Chen Kefu, spokesman for Sichuan's provincial department of civil affairs, said the province also gives priority to the employment of those who have been disabled by the quake.

In Beichuan, one of the worst hit counties in the quake, the local government has helped 2,623 of the 7,150 people disabled by the disaster to find jobs through training programs, tax reductions and financial assistance.

Zhao has since received an artificial right arm.

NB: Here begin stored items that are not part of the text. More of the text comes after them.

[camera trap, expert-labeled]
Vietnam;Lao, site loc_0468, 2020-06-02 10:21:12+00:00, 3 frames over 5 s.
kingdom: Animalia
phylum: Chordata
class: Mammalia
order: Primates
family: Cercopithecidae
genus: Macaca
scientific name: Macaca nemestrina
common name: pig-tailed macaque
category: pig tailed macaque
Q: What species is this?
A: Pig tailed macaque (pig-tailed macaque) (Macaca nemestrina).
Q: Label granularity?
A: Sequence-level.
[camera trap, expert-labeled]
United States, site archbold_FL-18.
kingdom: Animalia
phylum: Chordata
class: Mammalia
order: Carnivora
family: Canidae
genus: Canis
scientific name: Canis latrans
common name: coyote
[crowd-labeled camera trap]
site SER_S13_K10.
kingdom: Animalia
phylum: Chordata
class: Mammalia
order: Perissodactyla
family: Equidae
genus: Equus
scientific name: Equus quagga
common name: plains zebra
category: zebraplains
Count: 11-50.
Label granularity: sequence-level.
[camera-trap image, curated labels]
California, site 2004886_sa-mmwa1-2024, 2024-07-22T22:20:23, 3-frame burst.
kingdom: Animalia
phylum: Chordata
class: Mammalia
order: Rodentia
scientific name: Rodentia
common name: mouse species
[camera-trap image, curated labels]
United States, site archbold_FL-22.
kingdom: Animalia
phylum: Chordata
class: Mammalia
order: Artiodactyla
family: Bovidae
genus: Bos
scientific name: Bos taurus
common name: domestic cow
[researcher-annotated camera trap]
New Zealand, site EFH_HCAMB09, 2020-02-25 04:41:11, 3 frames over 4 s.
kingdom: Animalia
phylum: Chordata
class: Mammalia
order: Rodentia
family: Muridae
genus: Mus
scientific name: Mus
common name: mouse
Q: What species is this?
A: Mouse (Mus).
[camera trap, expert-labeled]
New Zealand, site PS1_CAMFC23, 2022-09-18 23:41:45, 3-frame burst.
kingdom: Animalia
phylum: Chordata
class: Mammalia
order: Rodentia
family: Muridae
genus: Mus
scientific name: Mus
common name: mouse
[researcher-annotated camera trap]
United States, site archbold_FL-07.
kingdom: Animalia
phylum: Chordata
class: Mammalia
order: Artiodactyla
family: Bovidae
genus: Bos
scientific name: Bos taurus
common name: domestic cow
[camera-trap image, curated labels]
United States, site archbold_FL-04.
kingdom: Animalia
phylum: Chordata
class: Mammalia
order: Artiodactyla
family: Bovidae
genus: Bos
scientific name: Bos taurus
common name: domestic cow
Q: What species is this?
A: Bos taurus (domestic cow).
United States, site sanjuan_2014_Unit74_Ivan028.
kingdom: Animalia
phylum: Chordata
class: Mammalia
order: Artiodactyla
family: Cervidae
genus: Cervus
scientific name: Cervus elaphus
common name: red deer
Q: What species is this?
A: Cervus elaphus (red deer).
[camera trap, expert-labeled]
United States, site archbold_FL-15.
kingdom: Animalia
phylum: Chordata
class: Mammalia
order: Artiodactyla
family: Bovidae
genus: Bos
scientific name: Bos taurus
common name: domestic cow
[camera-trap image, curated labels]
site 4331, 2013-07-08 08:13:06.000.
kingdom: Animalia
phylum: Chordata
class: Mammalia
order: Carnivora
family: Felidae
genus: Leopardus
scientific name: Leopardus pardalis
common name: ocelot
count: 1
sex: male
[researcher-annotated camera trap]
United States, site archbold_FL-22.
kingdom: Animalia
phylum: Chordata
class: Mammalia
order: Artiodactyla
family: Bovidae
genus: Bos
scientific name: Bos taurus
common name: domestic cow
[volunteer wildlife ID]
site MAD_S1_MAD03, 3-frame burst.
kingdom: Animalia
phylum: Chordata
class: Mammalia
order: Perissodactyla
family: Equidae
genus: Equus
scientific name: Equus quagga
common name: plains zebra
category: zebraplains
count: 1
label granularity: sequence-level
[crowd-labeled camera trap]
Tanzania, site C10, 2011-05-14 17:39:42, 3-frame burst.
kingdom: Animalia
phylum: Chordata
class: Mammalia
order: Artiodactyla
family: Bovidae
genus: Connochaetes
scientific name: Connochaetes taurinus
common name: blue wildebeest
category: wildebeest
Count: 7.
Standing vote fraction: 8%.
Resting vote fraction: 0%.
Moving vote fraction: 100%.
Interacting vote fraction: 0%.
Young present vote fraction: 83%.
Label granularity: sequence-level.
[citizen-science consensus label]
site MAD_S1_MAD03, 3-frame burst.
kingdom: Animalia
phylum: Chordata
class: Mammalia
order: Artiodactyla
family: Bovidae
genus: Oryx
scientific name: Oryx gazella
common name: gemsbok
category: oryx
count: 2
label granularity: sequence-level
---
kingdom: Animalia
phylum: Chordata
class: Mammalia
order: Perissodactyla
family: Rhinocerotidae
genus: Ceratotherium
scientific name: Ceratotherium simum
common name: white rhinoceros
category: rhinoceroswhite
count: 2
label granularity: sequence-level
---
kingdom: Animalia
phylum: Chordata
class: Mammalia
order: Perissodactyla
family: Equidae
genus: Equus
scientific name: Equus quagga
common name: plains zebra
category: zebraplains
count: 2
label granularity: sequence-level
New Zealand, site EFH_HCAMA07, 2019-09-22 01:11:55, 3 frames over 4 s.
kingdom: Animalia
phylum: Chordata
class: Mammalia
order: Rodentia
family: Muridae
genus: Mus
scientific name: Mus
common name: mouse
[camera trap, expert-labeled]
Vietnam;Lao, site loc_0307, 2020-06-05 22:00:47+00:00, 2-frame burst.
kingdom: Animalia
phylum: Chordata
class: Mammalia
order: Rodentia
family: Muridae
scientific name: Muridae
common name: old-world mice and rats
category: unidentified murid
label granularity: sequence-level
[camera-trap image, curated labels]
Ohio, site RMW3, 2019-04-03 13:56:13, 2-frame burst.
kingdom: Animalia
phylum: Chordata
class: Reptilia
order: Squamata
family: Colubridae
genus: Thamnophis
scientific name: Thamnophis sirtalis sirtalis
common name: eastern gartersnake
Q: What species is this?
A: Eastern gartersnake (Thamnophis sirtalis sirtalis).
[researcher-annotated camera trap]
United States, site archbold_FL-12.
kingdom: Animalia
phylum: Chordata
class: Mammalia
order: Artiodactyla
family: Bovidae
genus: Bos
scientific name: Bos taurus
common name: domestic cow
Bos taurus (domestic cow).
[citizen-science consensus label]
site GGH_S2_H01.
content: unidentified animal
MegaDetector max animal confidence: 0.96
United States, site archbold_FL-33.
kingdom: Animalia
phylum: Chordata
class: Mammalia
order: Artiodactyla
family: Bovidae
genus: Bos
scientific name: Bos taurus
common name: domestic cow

With it, the former champion in the school's 400 m and 800 m race can now also ride the bicycle, in-line skate and play soccer.

Zhao's teachers said he is currently the best runner in his class, although he has only one arm.

"I have accepted the fact that I have lost one arm I tell myself to be as strong-willed as the Paralympic athletes who were in Beijing recently," Zhao said.

"When the Paralympics was held in Beijing, all the 4,200-odd athletes were confident and many were smiling, even though they were confined to wheelchairs and crutches or needed others' support to move around," he said.

Zhao said one-armed national swimmer Du Jianping has been a source of inspiration for him. Du won China's first gold medal in the Beijing Paralympics last month.

"I used to dream of becoming a soldier like my father. Now I am determined to become a Paralympian on the track," he said.